Это будет такой эротический очерк. Очерк-исследование о развитии организма юноши. Впервые берусь за столь деликатную тему, поэтому буду осторожен в словах, а то как бы всё не испортить.
   Героиню очерка зовут Женя Емельянова. На вид ей лет шестнадцать или семнадцать, как и мне. В момент нашего знакомства на берегу подмосковного водохранилища на Жене долгополая штормовка с красным крестом на рукаве, а под штормовкой — самый что ни на есть бесстыдный купальник.
   Тут надо бы ввернуть фразу о том, как выглядела эта девушка. Неловко бывает читать про «острые девические грудки», «округлые попки», «пухлые» губки и щёчки, якобы зовущие к поцелуям, — неловко за автора, грязного старикашку-сладострастника. Так недолго скатиться в пошлость, в вульгарщину. Скажем так: у Жени были развесистые сиськи и радостная, игривая жопа. Про таких девок говорят «фигуристая». Ну, этого пока достаточно.

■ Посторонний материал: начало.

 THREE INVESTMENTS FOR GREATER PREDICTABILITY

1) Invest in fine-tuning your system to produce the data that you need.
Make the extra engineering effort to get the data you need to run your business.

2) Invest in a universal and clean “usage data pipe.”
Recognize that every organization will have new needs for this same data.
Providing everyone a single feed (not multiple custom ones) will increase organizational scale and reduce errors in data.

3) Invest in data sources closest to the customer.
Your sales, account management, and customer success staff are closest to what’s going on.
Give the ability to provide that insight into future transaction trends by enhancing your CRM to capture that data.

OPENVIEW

    Вокруг водохранилища в живописных лесах располагалось несколько лагерей — спортивных, туристских и просто самодеятельных «баз отдыха». Вероятно, и Женя Емельянова была отдыхающая, потому что она спросила: «Ты где базируешься?» А базировался я в ту пору в нашем школьном лагере и считался там вожатым. Близких отношений с девушками у меня ещё не было. Но интерес к ним уже давал о себе знать. Ни о каких серьёзных контактах я пока не помышлял. Поцелуйчики, шлепки и прочие вольные проказы не в счёт.
   А тут рядом оказалась Женя Емельянова…
   Мужчины, описывая свои победы над женщинами, любят присочинять. Это не примитивная похвальба, а обычное природное свойство самцов. Самца не следует осуждать за это. Я же постараюсь сделать свой очерк как можно более правдивым и целомудренным. Так вот, буфера у Жени Емельяновой походили на загадочные тропические плоды, а багажник, точнее, судовая корма, воспроизводила в сознании географическую карту полушарий — пособие для странствующих рыцарей и любителей новизны. Да, именно так. Кажется, я ничего не прибавил и не убавил.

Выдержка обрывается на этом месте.